## TEXT SECTION
Thursday, September 9, 2010

7-24-10 Espinosa del Camino to Villafria day 111

7-24-10 Espinosa del Camino to Villafria day 111
We were woken up around six, by a piped in music, some opera piece that sounded like marching music, and then some new age stuff like the song 'dont give up hope'... it was hilarious... and the most original way I had been woken up on the whole trip... we had our included breakfast... and our host would explain again about the terrible lines awaiting us as we got closer to Santiago ...rows of back packs lined up by two pm at Auberges, belonging to people hoping to get a bed...i get worried for about a minute, but then realize I can only worry about one day ahead of me, if that... not some event that might or might not happen a few weeks from now.. the Camino robs you of excessive 'worry' energy which is an awesome relief for me.. I have learned already lots of things 'not to worry about' on the Camino, and that includes lodging...
....the first few hours I walk alone in the fog, a very fast young woman whips past me with large pack, she surprised me since her speed really was above average... a short while later a young man passes not quite as fast, similar pack... somehow I speculate about them possibly being together.. but perhaps they had a spat? ...stories one fabricates on the flimsiest of evidence..... The first village came fast, which always cheers me up....The morning is cool bordering on cold actually.. I finally put on my hoody, this has happened seldom of late ... I meet up with handsome boy from last night, he speaks of woman problems. Passionate relationships and break ups... one brings him to the brink of break down... it sounds like woman love him too easily and too much and vise-versa... he spoke of a time in his life, when he was still quite young and single for a longer period of time... during that time he did a lot of introspection and spending time alone and in nature... he said it was the most peaceful time of his life...some how he wants to return to such a space, therefore, he is interested in things like meditation and spiritual searches in Asia and India..... we meet up with the other two, for coffee and in San Juan de Ortega.. this other young german guy that I now had met a few times, joins us as well....he was walking with worse leg pain than the last time we met and he was having doubts about being able to complete the Camino.....(so at this point, I will assign everyone the usual initials since I keep running into them and I dont like using names... the hurt leg German guy is S, the long haired lover of women is H, the guy from Frankfurt is F, and the Swiss woman is M, there will be a quiz later!)

## TRY IT
Extend the Camino diary entry above by writing the next paragraph, starting after its closing remark about the quiz.

## DATA SHOWN
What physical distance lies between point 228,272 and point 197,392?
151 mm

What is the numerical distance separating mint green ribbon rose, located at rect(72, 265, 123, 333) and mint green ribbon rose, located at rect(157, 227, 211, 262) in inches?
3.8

## OUTPUT OF THE TASK
The swiss woman M was also limping a bit, something like bad chin splints... H was dealing with blisters... only F, the cocky one, was of course pain free... and busily boasting of his sensible 5 kg bag.. he was however walking slowly to keep the others company.... I joke that I finally found a group I can walk with....the injured and the weak! Still on break M who is actually a nurse offers up ibuprofen to S, he is reluctant to take it because in general he does not want to take pills.. F also offers up his extras... it's like drug dealers! Eventually he takes them reluctantly and tries one... later, he would report that it was much easier to walk again......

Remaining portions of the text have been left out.